Data excerpts:
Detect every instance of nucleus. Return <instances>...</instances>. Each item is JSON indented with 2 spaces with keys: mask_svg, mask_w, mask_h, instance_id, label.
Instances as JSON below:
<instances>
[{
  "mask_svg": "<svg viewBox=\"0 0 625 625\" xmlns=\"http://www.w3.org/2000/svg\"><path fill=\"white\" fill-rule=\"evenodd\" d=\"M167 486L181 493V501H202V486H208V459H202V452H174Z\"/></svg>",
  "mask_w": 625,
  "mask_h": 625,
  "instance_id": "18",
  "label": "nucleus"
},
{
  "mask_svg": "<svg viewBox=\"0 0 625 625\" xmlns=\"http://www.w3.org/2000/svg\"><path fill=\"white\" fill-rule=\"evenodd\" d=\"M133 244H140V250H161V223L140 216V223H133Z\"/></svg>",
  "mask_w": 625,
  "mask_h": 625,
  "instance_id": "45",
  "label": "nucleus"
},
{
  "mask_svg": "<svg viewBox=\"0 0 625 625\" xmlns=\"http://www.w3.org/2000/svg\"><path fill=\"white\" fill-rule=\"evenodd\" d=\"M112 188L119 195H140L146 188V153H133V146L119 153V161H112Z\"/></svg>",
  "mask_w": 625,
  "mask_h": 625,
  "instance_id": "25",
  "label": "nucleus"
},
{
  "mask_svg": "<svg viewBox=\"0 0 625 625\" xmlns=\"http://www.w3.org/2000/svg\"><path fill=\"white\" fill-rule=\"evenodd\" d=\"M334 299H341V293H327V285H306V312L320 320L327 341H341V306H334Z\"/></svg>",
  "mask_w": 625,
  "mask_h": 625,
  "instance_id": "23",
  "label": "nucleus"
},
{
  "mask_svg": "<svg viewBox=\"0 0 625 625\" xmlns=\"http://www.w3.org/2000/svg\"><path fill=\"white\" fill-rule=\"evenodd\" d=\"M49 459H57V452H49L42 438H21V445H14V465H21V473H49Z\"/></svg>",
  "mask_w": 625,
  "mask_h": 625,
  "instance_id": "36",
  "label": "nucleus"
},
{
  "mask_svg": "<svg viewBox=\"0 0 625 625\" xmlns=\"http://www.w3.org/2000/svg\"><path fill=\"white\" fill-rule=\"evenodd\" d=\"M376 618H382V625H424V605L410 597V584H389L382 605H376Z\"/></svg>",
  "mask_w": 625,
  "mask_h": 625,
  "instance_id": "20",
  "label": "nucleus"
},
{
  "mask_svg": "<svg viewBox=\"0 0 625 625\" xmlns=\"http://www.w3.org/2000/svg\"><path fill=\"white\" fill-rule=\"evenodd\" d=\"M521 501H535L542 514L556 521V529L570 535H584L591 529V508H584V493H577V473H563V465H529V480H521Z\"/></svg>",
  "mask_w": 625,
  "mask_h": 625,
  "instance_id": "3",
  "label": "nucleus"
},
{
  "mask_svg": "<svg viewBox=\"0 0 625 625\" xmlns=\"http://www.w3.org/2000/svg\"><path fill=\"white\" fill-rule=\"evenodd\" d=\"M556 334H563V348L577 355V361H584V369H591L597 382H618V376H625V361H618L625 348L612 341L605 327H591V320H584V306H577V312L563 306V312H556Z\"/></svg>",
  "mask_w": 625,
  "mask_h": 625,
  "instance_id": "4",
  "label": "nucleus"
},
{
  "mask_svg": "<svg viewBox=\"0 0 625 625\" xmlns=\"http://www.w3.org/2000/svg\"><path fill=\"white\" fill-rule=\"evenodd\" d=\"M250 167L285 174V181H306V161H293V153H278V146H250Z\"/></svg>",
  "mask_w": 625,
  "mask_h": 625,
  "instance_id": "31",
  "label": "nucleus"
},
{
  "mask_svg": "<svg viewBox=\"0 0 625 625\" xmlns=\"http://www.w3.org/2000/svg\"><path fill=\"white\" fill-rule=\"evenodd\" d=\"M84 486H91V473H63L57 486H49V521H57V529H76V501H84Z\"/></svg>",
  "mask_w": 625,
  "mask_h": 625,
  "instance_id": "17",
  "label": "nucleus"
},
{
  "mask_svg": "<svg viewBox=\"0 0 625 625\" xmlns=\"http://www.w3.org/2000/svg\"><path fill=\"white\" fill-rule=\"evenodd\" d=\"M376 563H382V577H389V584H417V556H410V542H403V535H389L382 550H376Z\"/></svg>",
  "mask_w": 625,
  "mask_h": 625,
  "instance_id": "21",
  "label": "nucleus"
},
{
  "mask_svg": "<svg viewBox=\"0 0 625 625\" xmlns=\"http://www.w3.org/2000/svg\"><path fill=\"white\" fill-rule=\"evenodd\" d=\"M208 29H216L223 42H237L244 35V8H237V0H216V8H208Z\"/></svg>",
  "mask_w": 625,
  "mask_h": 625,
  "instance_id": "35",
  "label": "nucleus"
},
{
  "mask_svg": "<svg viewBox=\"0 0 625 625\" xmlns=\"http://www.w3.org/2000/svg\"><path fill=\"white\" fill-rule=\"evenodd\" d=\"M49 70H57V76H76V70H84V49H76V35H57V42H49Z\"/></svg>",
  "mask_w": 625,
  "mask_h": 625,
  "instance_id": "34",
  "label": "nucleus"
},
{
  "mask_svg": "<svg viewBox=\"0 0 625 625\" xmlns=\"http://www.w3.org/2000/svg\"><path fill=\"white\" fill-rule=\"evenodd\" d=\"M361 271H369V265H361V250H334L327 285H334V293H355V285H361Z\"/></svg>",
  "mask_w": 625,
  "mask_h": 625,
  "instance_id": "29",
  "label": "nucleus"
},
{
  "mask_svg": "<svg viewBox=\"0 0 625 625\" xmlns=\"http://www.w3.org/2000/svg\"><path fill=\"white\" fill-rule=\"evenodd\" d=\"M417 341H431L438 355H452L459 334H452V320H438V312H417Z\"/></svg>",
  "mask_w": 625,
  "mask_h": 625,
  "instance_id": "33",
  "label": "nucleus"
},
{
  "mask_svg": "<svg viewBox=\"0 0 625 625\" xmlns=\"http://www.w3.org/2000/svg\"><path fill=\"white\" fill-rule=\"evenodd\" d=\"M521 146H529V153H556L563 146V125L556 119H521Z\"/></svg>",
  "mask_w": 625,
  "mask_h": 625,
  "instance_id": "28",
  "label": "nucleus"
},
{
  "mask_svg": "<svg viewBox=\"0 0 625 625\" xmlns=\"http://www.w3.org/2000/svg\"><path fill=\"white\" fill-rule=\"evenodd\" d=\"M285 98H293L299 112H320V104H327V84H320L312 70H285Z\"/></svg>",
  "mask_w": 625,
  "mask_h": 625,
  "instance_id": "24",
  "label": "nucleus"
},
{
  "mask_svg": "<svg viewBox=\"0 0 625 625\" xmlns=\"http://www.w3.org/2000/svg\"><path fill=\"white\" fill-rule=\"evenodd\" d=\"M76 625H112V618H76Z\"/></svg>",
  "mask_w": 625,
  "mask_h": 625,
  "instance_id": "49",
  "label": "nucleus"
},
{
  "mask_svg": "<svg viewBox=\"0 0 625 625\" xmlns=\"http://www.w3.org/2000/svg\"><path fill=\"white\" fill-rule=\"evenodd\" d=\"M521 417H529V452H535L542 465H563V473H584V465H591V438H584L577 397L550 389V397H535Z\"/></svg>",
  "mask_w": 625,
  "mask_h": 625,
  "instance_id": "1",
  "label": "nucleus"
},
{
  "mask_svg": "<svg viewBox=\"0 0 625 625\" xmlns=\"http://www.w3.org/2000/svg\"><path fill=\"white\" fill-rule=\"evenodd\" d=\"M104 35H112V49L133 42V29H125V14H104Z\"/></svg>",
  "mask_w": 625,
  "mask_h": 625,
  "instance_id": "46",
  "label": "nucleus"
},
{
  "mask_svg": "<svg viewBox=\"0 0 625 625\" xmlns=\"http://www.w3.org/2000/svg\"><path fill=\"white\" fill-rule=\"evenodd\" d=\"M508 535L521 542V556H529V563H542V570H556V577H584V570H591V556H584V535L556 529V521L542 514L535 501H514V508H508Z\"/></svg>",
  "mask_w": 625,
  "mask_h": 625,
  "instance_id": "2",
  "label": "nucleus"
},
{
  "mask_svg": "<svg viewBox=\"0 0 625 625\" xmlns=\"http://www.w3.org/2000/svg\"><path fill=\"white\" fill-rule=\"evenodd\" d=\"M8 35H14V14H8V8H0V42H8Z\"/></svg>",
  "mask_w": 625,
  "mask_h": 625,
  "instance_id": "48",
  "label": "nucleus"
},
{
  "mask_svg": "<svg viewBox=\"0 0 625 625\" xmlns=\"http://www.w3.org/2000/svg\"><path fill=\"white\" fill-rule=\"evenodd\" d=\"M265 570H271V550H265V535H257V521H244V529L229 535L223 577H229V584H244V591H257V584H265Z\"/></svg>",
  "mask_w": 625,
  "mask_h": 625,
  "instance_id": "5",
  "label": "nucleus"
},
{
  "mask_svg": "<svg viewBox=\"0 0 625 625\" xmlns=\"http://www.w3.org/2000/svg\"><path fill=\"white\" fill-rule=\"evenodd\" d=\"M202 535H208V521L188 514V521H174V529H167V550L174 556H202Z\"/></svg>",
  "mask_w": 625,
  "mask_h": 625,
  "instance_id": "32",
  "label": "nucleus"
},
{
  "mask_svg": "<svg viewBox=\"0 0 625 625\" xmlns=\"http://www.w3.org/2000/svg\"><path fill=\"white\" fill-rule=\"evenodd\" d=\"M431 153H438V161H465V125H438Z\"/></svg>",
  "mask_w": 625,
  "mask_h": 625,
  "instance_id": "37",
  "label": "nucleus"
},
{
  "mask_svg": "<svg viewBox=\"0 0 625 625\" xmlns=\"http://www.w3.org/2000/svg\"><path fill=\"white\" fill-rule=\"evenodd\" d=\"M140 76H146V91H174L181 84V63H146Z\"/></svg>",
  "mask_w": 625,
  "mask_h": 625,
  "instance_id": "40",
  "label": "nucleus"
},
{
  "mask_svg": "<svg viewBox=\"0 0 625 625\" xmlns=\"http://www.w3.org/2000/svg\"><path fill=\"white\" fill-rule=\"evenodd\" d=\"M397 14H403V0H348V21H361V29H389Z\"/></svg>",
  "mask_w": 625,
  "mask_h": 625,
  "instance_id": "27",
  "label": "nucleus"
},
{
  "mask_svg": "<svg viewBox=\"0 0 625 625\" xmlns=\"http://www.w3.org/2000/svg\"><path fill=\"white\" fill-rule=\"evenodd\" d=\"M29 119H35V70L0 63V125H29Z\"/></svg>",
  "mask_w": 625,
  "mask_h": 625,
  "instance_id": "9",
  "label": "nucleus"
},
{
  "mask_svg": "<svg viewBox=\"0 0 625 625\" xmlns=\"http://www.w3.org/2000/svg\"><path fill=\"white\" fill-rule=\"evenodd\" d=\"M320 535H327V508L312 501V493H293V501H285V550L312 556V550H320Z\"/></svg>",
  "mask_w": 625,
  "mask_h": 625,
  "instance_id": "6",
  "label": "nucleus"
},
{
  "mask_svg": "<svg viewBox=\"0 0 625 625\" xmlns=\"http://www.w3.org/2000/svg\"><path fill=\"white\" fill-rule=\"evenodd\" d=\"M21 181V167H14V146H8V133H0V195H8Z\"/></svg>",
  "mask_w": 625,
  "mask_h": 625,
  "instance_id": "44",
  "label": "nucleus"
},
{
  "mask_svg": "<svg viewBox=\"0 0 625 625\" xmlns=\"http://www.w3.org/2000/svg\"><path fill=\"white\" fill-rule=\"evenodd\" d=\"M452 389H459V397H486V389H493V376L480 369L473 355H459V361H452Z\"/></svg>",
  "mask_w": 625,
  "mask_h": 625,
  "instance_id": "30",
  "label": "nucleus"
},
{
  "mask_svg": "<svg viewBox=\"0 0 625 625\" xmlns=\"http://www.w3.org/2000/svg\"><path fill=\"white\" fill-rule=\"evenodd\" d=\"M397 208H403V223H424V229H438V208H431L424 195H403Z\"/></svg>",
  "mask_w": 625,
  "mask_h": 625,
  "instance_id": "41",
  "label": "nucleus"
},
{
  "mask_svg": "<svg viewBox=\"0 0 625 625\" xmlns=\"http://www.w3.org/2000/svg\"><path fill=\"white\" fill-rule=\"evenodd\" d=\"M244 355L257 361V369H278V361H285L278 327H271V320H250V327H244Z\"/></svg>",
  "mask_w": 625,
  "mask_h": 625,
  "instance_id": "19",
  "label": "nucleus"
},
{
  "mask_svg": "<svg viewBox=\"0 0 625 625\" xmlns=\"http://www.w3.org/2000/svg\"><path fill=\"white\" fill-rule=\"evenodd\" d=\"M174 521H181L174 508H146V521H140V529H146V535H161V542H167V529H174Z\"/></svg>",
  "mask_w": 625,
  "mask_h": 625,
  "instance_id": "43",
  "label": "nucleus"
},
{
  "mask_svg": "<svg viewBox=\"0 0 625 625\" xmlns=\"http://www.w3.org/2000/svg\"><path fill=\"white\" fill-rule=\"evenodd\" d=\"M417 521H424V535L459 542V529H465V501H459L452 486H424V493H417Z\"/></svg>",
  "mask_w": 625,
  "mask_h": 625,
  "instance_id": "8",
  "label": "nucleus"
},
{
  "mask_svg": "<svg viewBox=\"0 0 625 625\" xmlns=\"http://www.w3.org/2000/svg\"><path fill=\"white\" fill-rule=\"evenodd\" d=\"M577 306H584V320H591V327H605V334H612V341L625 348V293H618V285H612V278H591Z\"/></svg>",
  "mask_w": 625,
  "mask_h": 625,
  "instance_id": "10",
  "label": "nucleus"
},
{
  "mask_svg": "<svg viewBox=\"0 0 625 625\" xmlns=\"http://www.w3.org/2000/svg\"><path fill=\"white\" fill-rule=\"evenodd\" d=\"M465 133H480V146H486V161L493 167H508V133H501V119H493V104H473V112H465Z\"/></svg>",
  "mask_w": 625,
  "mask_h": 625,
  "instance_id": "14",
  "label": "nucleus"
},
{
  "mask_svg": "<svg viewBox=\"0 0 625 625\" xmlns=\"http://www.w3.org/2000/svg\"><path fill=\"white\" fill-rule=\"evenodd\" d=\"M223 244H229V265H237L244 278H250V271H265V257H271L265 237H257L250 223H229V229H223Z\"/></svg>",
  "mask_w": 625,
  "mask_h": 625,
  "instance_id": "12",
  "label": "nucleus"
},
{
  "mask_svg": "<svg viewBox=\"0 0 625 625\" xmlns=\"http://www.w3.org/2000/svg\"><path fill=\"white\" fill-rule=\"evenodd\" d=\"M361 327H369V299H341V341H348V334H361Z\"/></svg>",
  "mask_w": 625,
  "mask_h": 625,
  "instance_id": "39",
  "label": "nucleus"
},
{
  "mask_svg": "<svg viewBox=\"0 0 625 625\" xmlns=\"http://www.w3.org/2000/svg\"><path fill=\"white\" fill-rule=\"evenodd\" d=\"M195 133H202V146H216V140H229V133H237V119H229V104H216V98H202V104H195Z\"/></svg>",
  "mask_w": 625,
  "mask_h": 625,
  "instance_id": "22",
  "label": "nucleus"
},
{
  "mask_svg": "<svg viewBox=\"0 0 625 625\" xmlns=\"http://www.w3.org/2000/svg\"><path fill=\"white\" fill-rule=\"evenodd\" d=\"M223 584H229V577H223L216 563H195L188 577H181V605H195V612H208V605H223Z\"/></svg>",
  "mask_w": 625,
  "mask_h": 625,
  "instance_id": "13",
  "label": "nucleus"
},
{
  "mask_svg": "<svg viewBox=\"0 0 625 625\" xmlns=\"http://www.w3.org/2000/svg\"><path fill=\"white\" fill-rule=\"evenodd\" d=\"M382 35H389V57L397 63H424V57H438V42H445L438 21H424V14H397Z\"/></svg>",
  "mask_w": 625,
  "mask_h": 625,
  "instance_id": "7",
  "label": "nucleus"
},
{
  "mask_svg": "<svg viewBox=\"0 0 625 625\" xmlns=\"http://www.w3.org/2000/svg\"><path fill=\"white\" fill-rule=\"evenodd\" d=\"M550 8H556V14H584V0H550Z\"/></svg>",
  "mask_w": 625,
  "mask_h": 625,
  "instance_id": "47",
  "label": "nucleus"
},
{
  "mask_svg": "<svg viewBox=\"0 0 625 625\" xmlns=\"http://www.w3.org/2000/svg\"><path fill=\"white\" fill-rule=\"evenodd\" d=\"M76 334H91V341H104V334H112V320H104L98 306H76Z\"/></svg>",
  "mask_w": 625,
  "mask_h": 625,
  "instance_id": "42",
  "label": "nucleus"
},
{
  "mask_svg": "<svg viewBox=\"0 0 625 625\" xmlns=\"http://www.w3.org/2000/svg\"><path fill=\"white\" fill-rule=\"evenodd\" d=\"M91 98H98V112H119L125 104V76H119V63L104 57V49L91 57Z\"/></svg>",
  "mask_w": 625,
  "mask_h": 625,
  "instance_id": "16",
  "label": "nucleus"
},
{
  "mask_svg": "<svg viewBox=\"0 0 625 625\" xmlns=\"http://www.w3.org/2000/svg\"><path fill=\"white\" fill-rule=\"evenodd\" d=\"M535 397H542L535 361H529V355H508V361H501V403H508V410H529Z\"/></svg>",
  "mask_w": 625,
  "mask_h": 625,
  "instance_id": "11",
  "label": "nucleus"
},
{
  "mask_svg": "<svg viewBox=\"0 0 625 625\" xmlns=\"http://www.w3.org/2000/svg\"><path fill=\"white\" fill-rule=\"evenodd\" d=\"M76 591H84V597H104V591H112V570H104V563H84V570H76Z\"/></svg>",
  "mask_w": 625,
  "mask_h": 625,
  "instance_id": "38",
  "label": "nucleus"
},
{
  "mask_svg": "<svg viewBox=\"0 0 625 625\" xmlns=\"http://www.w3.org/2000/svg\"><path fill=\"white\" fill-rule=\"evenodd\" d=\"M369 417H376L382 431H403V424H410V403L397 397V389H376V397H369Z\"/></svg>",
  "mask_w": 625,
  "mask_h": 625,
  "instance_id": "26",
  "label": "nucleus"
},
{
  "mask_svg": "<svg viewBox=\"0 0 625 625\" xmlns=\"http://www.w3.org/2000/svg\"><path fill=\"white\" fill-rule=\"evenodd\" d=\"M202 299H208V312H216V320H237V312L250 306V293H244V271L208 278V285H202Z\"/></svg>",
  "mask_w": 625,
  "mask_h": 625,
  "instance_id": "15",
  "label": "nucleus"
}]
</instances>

• _Task prompt_
Please list every line of the data above that contains the string "JSON".

• _Finished task_
Detect every instance of nucleus. Return <instances>...</instances>. Each item is JSON indented with 2 spaces with keys: mask_svg, mask_w, mask_h, instance_id, label.
Instances as JSON below:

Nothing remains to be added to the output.